I had my first Alexander sessions in 1972 as a twenty year old. After a number sessions over a few months, I asked my teacher, a wonderful Danish man in his 70's who looked twenty years younger, how does one get to become an Alexander teacher like him. He said that I would have to go to London and train with a man called Walter Carrington who runs a training school in Holland Park called The Constructive Teaching Centre. Walter Carrington trained with F.M. Alexander in the 1930's and moved the original course to its present location after Alexander Died. (And it's still there thriving!)
Well, I was living in Glasgow, Scotland at the time, and had a new career in retail window display for which I had just finished a two year training course, I had a new job, a girlfriend who I wanted to marry (and eventually did) and London seemed a very long way away. A move to London was just too daunting a prospect for me at that time and I shelved the idea.
Over a period of around 15 years, I progressed through management to become a senior executive for marketing of a large retail menswear chain of 480 stores. I had now relocated to London as a career move and found that I was living only 30 minutes walk from the same AT training school that my Danish teacher had described all that time ago. I decided to have some more sessions as a form of top-up to my previous AT experience and found that my interest in becoming a teacher was still there. I was earning good money, and with agreement from my wife, I decided to quit my executive job, return the company car and relinquish the big salary to become a student again for three years. It was a complete change of life. Little did I realise then, that my wife and I would separate within six months of me starting training and I found myself living in digs for a long time before our property was sold. I hit rock bottom financially as all my savings were assigned to paying the course fees. I remember my total financial allowance, over and above my bedsit rental was £17.50 per week, to cover all food, papers, travel and everything. It was a good wake-up call and humbling experience. Only towards the end f my training was our flat eventually sold (the housing market had been in serious slump) and eventually got some capital.

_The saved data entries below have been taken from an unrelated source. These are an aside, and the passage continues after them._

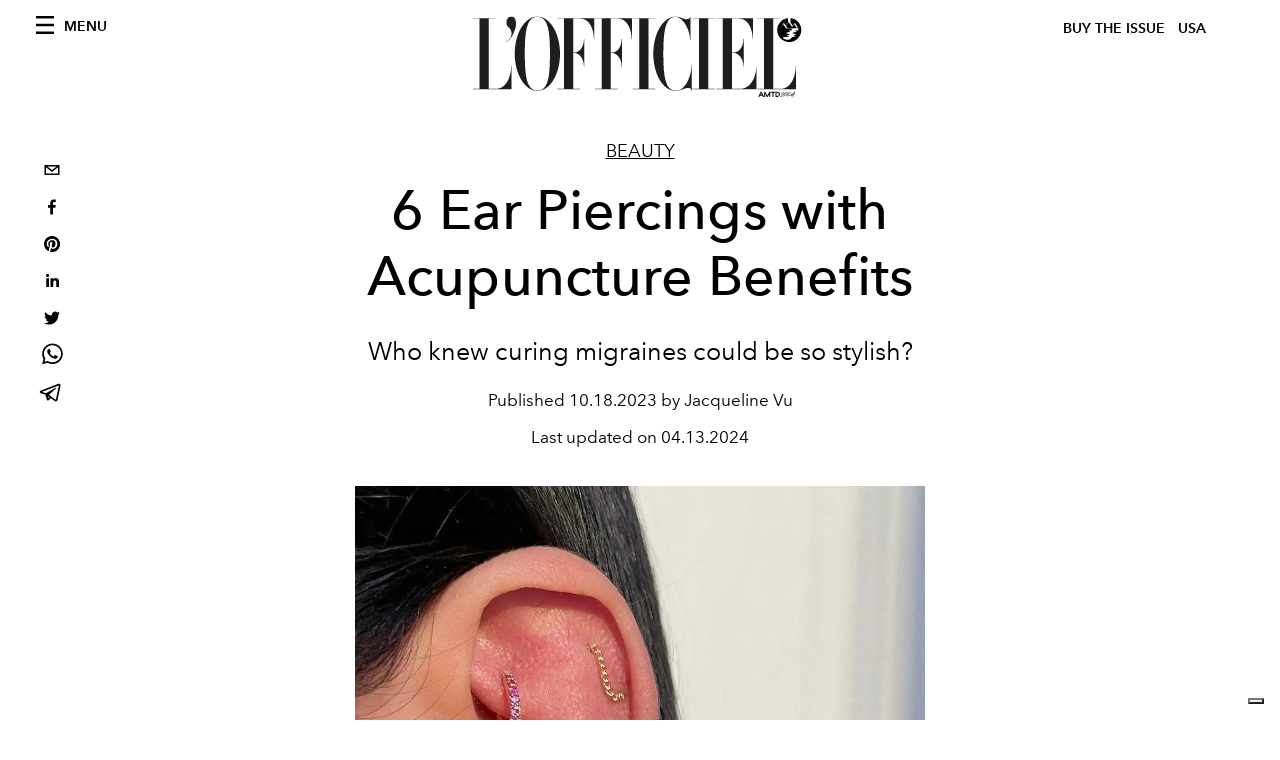

--- FILE ---
content_type: text/html; charset=utf-8
request_url: https://www.google.com/recaptcha/api2/aframe
body_size: 267
content:
<!DOCTYPE HTML><html><head><meta http-equiv="content-type" content="text/html; charset=UTF-8"></head><body><script nonce="84NKZnnd3Ys8L7URGllXQg">/** Anti-fraud and anti-abuse applications only. See google.com/recaptcha */ try{var clients={'sodar':'https://pagead2.googlesyndication.com/pagead/sodar?'};window.addEventListener("message",function(a){try{if(a.source===window.parent){var b=JSON.parse(a.data);var c=clients[b['id']];if(c){var d=document.createElement('img');d.src=c+b['params']+'&rc='+(localStorage.getItem("rc::a")?sessionStorage.getItem("rc::b"):"");window.document.body.appendChild(d);sessionStorage.setItem("rc::e",parseInt(sessionStorage.getItem("rc::e")||0)+1);localStorage.setItem("rc::h",'1768491387845');}}}catch(b){}});window.parent.postMessage("_grecaptcha_ready", "*");}catch(b){}</script></body></html>

--- FILE ---
content_type: application/javascript; charset=utf-8
request_url: https://www.lofficielusa.com/_next/static/chunks/8267.9aef346221732e9a.js
body_size: 421
content:
"use strict";(self.webpackChunk_N_E=self.webpackChunk_N_E||[]).push([[8267],{8267:function(e,l,i){i.r(l),i.d(l,{default:function(){return n}});var a=i(3288),s=i(7165),d=i(8082);function n(e){var l=e.relatedArticles,i=(0,d.Z)("common"),n=i.t;i.lang;return(0,a.jsx)(a.Fragment,{children:l.length>=3&&(0,a.jsxs)("div",{className:"site-background",children:[(0,a.jsx)("div",{className:"wrap",children:(0,a.jsx)("div",{className:"section-header",children:(0,a.jsx)("h2",{className:"section-header__title",children:n("article--related-articles-label")})})}),(0,a.jsx)(s.Z,{featuredArticles:l})]})})}},7165:function(e,l,i){var a=i(3288),s=i(6731),d=i.n(s),n=i(2493),c=i.n(n),r=i(1459),t=i(1162);l.Z=function(e){var l=e.featuredArticles;return(0,a.jsx)("div",{className:"wrap--on-lap",children:(0,a.jsx)("div",{className:"grid",style:{display:"block"},children:null===l||void 0===l?void 0:l.filter((function(e){return void 0!==e})).map((function(e){var l,i,s,n=null===e||void 0===e?void 0:e._publishedAt,o=(null===e||void 0===e?void 0:e.publishedAuthorName)?null===e||void 0===e?void 0:e.publishedAuthorName:null===e||void 0===e?void 0:e.editorName;return(0,a.jsx)("div",{className:"grid__item lap-4-12",children:(0,a.jsx)("div",{className:"space--bottom-1-on-lap",children:(0,a.jsx)(d(),{href:"/".concat(null===e||void 0===e||null===(l=e.category)||void 0===l?void 0:l.slug,"/").concat(null===e||void 0===e?void 0:e.slug),children:(0,a.jsxs)("a",{className:"stack",children:[(0,a.jsx)("div",{className:"stack__image",children:(0,a.jsx)(c(),{src:null===e||void 0===e?void 0:e.previewImage.urlMedium,alt:(null===e||void 0===e?void 0:e.previewImage.alt)?null===e||void 0===e?void 0:e.previewImage.alt:null===(i=null===e||void 0===e?void 0:e.previewImage.smartTags)||void 0===i?void 0:i.join(" "),layout:"fill",objectFit:"cover"})}),(0,a.jsxs)("div",{className:"stack__body",children:[(0,a.jsx)("h4",{className:"stack__pretitle",children:null===e||void 0===e||null===(s=e.category)||void 0===s?void 0:s.title}),(0,a.jsx)("h3",{className:"stack__title",children:(0,a.jsx)("span",{className:"hover-underline",children:null===e||void 0===e?void 0:e.title})}),(0,a.jsx)("div",{className:"stack__text",children:(0,t.ZP)(null===e||void 0===e?void 0:e.abstract)}),(0,a.jsx)("div",{className:"stack__footer",children:(0,r.fC)(o,n)})]})]})})})},null===e||void 0===e?void 0:e.id)}))})})}}}]);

But on thinking back to the days in 1972 when I first asked how do I become a teacher, like my own client asked me today, I could not have possibly have imagined what actually would eventually occur. However, I do remember a night-time dream I had at that time, of entering the Constructive Teaching Centre and Walter Carrington holding out his hand to welcome me. It didn't occur to me that fifteen years later I would have moved to London, live a mile away from the training school and eventually train with the same man who had been described to me as a young man.
Since then I have never looked back. The Alexander Technique is now my profession and I happily run a successful practice in London's west end where I get to meet many wonderful and interesting people from all walks of life and from all around the world. I also get to write blogs like this that go on far too long.
What I wanted to mention is the same message I've blogged about on many occasions. 'What you think is what you get.' It may come right away, or it may take 15 years as it did in my case. But when the time is right you will get what you dreamed of. It's the law.....as much as the law of gravity. Thoughts become things.
So dream on!
:-)
Comments
Just found this, was it really almost three years ago?